What you need to do.
A. According to the abstract on benchmarking spatial deconvolution, which two methods performed best?
B. Which metrics does the abstract on benchmarking spatial deconvolution name for evaluating method performance?

Supplied text.

========

Spotless: a reproducible pipeline for benchmarking cell type deconvolution in spatial transcriptomics

Abstract

Spatial transcriptomics (ST) is an emerging field that aims to profile the transcriptome of a cell while keeping its spatial context. Although the resolution of non-targeted ST technologies has been rapidly improving in recent years, most commercial methods do not yet operate at single-cell resolution. To tackle this issue, computational methods such as deconvolution can be used to infer cell type proportions in each spot by learning cell type-specific expression profiles from reference single-cell RNA-sequencing (scRNA-seq) data. Here, we benchmarked the performance of 11 deconvolution methods using 63 silver standards, three gold standards, and two case studies on liver and melanoma tissues. The silver standards were generated using our novel simulation engine synthspot, where we used seven scRNA-seq datasets to create synthetic spots that followed one of nine different biological tissue patterns. The gold standards were generated using imaging-based ST technologies at single-cell resolution. We evaluated method performance based on the root-mean-squared error, area under the precision-recall curve, and Jensen-Shannon divergence. Our evaluation revealed that method performance significantly decreases in datasets with highly abundant or rare cell types. Moreover, we evaluated the stability of each method when using different reference datasets and found that having sufficient number of genes for each cell type is crucial for good performance. We conclude that while cell2location and RCTD are the top-performing methods, a simple off-the-shelf deconvolution method surprisingly outperforms almost half of the dedicated spatial deconvolution methods. Our freely available Nextflow pipeline allows users to generate synthetic data, run deconvolution methods and optionally benchmark them on their dataset (https://github.com/saeyslab/spotless-benchmark).

========

Dataset entries
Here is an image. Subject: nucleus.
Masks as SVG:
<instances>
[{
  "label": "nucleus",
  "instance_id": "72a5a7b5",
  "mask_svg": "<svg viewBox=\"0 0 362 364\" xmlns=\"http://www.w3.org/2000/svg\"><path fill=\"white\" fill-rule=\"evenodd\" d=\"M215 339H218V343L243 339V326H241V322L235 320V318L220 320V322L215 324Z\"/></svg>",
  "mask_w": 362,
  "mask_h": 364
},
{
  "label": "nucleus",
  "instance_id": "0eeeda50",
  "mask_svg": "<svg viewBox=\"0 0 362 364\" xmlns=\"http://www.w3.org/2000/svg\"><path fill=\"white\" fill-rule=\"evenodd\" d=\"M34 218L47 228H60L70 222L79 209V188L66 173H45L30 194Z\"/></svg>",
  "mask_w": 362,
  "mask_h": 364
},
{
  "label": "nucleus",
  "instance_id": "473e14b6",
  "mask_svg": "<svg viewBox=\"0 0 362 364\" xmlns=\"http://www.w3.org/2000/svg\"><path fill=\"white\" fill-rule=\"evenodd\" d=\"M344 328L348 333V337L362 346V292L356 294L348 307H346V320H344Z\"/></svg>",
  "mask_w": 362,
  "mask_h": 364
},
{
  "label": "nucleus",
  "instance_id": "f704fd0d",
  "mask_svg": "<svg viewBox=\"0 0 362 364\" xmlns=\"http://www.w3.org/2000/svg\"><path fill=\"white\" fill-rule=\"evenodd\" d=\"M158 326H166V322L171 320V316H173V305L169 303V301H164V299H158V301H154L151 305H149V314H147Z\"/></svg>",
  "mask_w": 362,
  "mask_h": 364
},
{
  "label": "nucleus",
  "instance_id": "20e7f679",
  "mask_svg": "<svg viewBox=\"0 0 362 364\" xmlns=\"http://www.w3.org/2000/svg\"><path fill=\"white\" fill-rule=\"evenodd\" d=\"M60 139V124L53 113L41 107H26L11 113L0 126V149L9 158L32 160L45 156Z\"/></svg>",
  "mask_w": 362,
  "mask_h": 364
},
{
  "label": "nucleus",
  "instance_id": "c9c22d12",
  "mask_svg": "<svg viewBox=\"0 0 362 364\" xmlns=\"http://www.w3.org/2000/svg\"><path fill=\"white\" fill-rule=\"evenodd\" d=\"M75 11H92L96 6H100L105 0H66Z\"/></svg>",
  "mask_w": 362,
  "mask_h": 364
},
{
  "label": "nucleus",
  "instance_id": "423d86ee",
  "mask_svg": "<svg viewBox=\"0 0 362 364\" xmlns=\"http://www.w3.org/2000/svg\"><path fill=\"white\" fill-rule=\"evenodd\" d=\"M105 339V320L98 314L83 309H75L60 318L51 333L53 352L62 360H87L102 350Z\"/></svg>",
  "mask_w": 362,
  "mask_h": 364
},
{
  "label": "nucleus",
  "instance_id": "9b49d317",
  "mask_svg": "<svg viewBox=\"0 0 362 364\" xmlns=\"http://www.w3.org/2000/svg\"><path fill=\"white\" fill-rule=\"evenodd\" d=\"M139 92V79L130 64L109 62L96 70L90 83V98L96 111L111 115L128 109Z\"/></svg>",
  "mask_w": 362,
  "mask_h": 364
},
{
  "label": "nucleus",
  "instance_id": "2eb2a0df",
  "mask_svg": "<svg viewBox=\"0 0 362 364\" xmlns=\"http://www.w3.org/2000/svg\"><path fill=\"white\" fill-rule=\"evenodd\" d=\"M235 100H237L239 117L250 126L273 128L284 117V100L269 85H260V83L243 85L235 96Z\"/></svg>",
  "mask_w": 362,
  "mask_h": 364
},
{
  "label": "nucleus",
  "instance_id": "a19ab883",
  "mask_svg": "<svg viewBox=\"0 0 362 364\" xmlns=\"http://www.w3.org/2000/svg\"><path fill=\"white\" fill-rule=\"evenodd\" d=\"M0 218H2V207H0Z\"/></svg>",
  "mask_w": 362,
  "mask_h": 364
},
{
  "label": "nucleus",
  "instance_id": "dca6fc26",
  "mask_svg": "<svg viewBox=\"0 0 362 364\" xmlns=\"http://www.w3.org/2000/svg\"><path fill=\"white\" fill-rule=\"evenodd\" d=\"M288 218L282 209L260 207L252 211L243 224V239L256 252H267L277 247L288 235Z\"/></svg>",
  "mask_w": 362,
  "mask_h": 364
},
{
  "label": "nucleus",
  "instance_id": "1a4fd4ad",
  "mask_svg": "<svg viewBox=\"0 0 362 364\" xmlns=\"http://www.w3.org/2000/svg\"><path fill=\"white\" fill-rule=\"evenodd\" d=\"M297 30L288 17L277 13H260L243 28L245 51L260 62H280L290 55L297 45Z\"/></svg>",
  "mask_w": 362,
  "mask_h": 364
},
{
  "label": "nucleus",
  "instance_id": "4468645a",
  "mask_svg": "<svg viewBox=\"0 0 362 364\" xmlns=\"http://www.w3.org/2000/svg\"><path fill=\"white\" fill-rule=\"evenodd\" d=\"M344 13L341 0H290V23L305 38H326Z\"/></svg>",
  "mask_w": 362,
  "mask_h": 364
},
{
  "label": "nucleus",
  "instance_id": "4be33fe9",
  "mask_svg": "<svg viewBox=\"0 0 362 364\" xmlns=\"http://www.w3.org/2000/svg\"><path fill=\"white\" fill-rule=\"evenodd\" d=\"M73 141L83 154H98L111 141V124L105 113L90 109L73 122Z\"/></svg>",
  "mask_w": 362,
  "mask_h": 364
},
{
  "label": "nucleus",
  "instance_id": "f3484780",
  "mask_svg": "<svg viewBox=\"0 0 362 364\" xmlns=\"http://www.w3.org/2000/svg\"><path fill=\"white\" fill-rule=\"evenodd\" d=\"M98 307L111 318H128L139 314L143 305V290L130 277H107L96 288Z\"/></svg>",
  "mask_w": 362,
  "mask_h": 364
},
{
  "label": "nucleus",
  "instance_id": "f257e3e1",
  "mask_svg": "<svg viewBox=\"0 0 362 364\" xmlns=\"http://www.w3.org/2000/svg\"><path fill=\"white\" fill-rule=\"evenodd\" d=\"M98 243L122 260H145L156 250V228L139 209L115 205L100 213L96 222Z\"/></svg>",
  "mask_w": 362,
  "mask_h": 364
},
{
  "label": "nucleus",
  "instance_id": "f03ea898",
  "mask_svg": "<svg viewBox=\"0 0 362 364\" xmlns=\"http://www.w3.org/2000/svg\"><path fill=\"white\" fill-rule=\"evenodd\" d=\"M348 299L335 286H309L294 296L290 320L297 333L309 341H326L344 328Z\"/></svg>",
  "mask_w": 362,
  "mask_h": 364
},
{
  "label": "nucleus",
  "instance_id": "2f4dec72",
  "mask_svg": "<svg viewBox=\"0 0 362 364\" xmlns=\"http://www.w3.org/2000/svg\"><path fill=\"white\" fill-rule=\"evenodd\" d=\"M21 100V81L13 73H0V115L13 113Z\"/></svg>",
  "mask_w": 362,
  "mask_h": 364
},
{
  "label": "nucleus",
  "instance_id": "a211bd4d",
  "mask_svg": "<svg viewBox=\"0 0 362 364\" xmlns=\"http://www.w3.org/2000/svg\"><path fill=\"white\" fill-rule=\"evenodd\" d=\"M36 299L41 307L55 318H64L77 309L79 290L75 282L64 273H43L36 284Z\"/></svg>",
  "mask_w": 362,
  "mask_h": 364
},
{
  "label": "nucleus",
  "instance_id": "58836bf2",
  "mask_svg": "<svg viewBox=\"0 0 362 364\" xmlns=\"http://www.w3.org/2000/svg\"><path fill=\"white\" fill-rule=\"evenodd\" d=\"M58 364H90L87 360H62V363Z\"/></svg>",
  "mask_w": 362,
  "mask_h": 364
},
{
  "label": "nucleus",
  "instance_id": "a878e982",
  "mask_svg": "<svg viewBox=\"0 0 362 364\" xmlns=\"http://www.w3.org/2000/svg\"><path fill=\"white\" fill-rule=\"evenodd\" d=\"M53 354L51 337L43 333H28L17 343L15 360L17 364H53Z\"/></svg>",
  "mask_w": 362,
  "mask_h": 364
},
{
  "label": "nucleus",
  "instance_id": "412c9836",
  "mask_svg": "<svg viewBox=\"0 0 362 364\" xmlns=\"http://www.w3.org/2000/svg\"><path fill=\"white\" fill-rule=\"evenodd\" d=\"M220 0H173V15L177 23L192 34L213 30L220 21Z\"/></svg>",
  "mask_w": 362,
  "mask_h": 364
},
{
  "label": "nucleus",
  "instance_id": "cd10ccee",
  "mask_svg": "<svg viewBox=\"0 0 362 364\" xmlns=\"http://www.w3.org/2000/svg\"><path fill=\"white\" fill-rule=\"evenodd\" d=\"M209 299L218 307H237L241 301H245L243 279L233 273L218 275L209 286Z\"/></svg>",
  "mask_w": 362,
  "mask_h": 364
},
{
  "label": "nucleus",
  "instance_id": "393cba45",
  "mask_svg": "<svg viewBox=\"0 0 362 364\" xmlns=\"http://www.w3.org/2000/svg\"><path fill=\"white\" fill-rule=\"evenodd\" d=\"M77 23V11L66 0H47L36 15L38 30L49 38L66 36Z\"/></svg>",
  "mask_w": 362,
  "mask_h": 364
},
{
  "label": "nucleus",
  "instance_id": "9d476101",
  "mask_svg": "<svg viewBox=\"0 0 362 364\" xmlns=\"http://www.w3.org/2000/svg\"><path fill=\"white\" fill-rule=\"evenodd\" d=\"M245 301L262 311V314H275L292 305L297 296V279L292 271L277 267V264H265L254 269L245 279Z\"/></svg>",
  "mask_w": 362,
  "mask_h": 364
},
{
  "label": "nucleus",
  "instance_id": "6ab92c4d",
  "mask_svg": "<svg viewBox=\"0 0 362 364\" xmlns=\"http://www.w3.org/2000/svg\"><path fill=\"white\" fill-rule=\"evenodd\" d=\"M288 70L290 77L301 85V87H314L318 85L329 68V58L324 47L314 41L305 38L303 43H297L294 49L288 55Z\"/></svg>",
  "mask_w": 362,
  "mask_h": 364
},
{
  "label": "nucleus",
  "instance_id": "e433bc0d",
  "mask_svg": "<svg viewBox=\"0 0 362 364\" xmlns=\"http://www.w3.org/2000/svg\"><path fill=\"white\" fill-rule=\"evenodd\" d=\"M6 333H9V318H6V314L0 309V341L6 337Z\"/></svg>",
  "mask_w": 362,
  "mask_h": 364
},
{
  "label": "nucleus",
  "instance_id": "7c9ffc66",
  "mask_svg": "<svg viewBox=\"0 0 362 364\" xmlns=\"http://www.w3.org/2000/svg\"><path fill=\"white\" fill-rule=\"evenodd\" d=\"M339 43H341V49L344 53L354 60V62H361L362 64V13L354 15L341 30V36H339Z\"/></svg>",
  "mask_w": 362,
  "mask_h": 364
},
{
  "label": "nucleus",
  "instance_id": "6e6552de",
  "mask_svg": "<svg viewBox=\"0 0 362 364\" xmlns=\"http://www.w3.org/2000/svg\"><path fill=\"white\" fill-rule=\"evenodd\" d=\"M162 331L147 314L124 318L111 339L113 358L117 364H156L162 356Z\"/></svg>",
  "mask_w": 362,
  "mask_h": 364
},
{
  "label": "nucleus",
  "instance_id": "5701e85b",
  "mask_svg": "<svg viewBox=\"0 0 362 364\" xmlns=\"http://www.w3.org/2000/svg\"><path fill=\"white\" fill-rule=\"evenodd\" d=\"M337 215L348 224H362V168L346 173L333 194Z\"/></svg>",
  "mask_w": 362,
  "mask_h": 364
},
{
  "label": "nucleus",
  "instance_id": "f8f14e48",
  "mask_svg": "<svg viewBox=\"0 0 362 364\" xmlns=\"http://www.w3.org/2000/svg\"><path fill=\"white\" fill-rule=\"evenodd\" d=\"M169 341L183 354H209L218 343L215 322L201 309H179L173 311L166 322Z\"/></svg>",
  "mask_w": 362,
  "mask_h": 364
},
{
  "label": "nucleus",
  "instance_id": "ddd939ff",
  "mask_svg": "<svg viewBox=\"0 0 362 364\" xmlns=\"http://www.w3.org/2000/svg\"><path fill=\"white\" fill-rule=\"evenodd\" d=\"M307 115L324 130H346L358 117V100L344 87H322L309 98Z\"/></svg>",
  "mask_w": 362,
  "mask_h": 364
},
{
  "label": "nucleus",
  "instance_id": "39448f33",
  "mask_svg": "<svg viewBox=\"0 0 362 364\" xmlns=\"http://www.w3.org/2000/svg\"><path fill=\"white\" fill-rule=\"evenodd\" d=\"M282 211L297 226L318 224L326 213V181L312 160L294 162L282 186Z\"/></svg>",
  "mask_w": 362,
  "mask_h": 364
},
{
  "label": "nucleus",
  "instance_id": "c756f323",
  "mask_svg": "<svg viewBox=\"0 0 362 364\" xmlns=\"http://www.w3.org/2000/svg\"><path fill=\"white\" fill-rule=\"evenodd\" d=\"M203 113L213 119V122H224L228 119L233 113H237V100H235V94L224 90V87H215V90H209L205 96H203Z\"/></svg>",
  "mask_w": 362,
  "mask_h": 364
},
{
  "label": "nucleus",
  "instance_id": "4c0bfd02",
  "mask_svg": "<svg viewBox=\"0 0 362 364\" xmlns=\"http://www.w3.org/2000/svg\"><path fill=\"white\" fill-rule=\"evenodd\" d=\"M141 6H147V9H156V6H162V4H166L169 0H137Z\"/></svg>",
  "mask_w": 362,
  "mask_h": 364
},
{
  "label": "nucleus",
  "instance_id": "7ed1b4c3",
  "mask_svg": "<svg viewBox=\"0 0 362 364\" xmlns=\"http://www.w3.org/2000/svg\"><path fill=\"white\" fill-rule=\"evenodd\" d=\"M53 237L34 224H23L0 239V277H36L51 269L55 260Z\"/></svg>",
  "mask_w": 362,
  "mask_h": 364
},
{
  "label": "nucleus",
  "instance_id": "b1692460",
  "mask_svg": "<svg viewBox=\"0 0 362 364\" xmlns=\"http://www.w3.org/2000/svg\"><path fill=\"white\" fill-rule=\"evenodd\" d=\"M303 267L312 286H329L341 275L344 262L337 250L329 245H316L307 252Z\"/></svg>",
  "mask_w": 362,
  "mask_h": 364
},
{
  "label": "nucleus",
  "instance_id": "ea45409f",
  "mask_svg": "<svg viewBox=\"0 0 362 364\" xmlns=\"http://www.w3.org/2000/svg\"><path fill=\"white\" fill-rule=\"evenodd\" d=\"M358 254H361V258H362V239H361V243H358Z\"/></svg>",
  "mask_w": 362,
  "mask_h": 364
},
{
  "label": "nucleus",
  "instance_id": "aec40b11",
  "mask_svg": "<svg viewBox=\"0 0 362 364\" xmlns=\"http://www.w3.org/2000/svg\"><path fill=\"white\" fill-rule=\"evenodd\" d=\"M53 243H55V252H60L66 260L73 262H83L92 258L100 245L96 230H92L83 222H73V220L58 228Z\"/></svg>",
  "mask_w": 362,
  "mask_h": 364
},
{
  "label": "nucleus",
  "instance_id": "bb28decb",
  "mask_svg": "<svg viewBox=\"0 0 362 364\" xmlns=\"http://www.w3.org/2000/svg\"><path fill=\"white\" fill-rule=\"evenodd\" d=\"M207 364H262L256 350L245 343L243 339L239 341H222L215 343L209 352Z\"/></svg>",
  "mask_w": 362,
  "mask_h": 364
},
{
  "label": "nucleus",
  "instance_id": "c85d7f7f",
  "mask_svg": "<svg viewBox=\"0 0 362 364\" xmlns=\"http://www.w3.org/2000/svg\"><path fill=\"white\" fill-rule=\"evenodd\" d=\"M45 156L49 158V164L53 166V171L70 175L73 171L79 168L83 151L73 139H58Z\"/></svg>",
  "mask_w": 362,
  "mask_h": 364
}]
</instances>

========

Activity answers.
A. cell2location and RCTD

B. Root-mean-squared error, area under the precision-recall curve, and Jensen-Shannon divergence